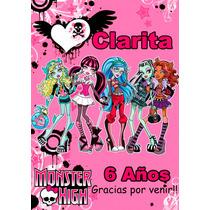 Monster High Souvenir Anotador Personalizado X32!!!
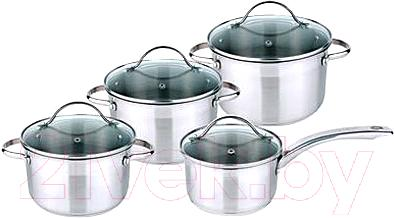 Набор кухонной посуды Bohmann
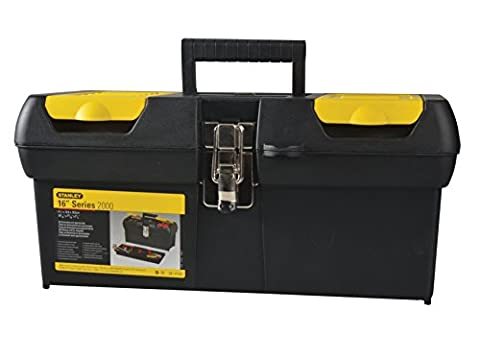 STANLEY 2000 Series Toolbox, 16 inch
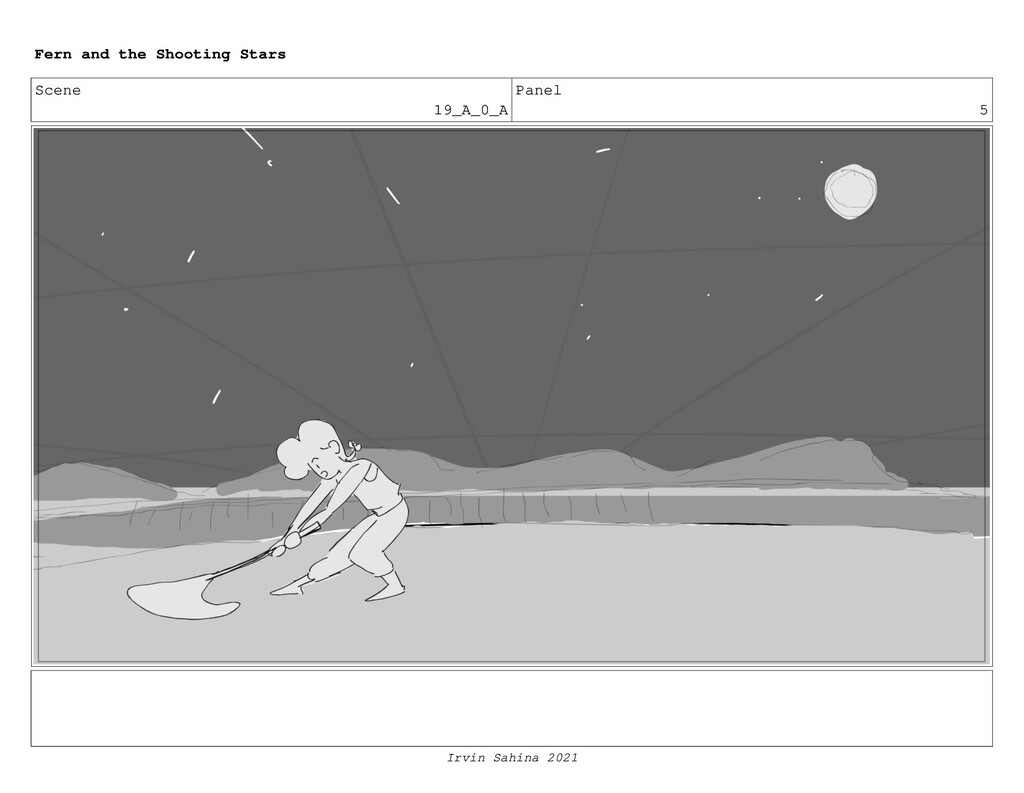 Scene 19_A_0_A Panel 5 Fern and the Shooting St...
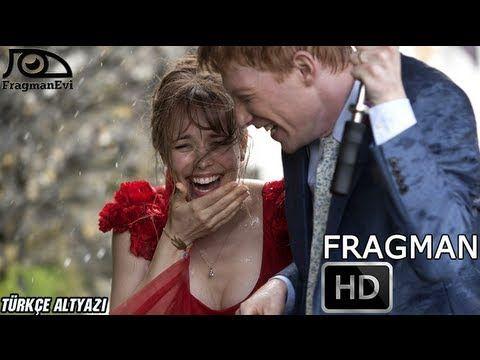 Kom�Die Romantik Filme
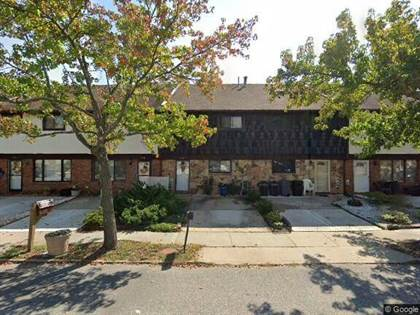 Residential Property for sale in 82 Rolling Hill Green, Staten Island, NY, 10312
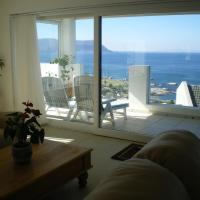 Luxury Double Suite with Sea View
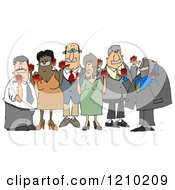 Cartoon Of Anti Syrian War Activist People With Blood On Their Hands And Tape Over Their Mouths Royalty Free Clipart Illustration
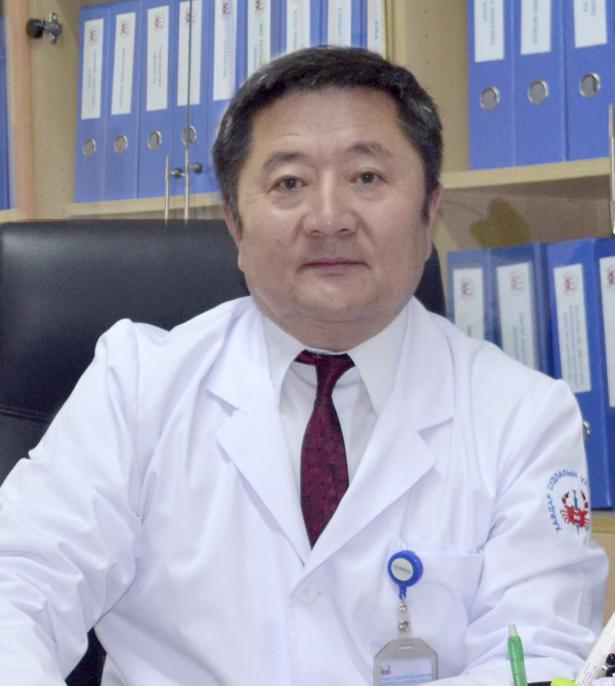 http://www.cancer-center.gov.mn//wp-content/uploads/2016/11/deputytreatment-1.jpg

------------------------------------------------------------------------

* What you have to do
Print all the lines above exactly as they are, but without the pictures.

* Written response
 Monster High Souvenir Anotador Personalizado X32!!!
 Набор кухонной посуды Bohmann
 STANLEY 2000 Series Toolbox, 16 inch
 Scene 19_A_0_A Panel 5 Fern and the Shooting St...
 Kom�Die Romantik Filme
 Residential Property for sale in 82 Rolling Hill Green, Staten Island, NY, 10312
 Luxury Double Suite with Sea View
 Cartoon Of Anti Syrian War Activist People With Blood On Their Hands And Tape Over Their Mouths Royalty Free Clipart Illustration
 http://www.cancer-center.gov.mn//wp-content/uploads/2016/11/deputytreatment-1.jpg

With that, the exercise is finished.